After adjusting for joint venture earnings attributable to noncontrolling interest and preferred dividends, we
reported net income available to OfficeMax common shareholders of $68.6 million, or $0.79 per diluted share.
Adjusted net income available to OfficeMax common shareholders, as discussed above, was $77.3 million, or
$0.89 per diluted share, for 2010 compared to $18.6 million, or $0.24 per diluted share, for 2009.
2009 Compared with 2008
Sales for 2009 decreased 12.8% to $7,212.1 million from $8,267.0 million for 2008. On a local currency
basis, sales declined 11.1%. The year-over-year sales declines occurred in both our Contract and Retail segments
and resulted primarily from the weaker economic environment that existed throughout all of 2009.
Gross profit margin decreased by 0.8% of sales (80 basis points) to 24.1% of sales in 2009 compared to
24.9% of sales in 2008. The gross profit margins declined in both our Contract and Retail segments. The Retail
segment experienced strong cost support from our vendors and reduced inventory shrinkage, the benefits of
which were more than offset by deleveraging of fixed occupancy costs and a mix shift to less profitable
technology products. The Contract segment also experienced strong cost support from our vendors but earned
overall lower gross margins as a result of softer market conditions as well as a shift in its customers’ purchasing
trends to a higher percentage of lower-margin consumable items, lower sales of off-contract items, and higher
customer acquisition and retention costs.
Operating, selling and general and administrative expenses increased by 0.7% of sales to 23.2% of sales in
2009 from 22.5% of sales a year earlier. The increased expense was primarily the result of deleveraging of fixed
costs due to lower sales and increased incentive compensation and pension expenses, partially offset by reduced
payroll and other targeted cost reductions including lower headcount resulting from a significant reduction in
force at the corporate headquarters in late 2008. In addition, the Company benefited $10.0 million from a
favorable property tax settlement and the favorable resolution of a prior dispute with a service provider. Incentive
compensation expense included in operating, selling and general and administrative expenses was $64.4 million
for 2009 compared to $9.1 million for 2008.

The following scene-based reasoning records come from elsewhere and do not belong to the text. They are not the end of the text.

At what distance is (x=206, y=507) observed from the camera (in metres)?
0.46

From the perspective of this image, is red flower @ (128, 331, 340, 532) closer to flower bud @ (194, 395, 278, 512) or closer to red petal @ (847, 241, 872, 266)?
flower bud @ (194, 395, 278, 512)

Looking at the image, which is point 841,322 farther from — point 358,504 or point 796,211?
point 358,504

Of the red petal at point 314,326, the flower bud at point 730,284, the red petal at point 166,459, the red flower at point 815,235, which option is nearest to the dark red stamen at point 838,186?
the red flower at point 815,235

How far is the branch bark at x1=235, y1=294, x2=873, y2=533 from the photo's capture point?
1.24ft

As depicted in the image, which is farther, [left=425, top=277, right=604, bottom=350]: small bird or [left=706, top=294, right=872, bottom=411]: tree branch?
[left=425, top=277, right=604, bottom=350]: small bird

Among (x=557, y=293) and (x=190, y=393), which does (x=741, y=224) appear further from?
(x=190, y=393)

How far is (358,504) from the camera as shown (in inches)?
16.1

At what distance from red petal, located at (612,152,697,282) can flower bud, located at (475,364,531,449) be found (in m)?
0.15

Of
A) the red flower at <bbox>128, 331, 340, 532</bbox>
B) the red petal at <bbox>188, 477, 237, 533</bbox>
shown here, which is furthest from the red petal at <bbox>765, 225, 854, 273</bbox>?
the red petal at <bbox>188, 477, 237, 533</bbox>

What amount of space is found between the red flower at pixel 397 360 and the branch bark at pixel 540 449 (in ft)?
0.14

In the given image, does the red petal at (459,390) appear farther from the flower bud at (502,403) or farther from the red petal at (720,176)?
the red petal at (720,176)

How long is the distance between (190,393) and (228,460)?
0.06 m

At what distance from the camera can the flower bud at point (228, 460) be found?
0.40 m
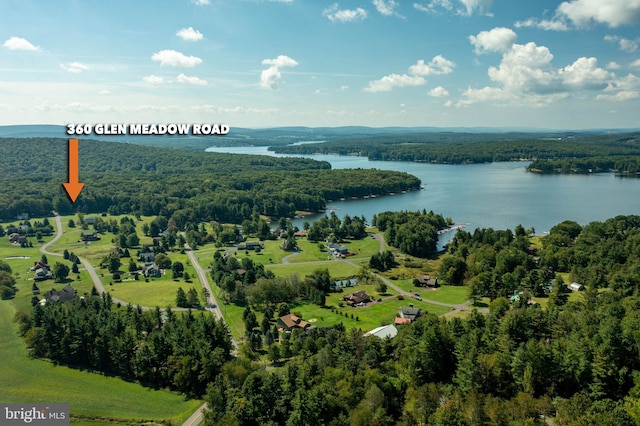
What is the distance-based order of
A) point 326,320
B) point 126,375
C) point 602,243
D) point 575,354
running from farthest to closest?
point 602,243
point 326,320
point 126,375
point 575,354

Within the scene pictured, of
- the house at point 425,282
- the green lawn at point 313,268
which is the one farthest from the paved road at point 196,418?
the house at point 425,282

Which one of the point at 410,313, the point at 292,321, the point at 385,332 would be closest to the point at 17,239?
the point at 292,321

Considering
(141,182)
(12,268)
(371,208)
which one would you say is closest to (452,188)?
(371,208)

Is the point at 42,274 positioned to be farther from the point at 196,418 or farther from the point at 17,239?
the point at 196,418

As noted above, our results for 2009 include several significant items, as follows:
We recognized a non-cash impairment charge of $17.6 million associated with leasehold improvements
and other assets at certain of our Retail stores in the U.S. and Mexico. After tax and noncontrolling
interest, these charges reduced net income (loss) available to OfficeMax common shareholders by
$10.0 million or $0.12 per diluted share.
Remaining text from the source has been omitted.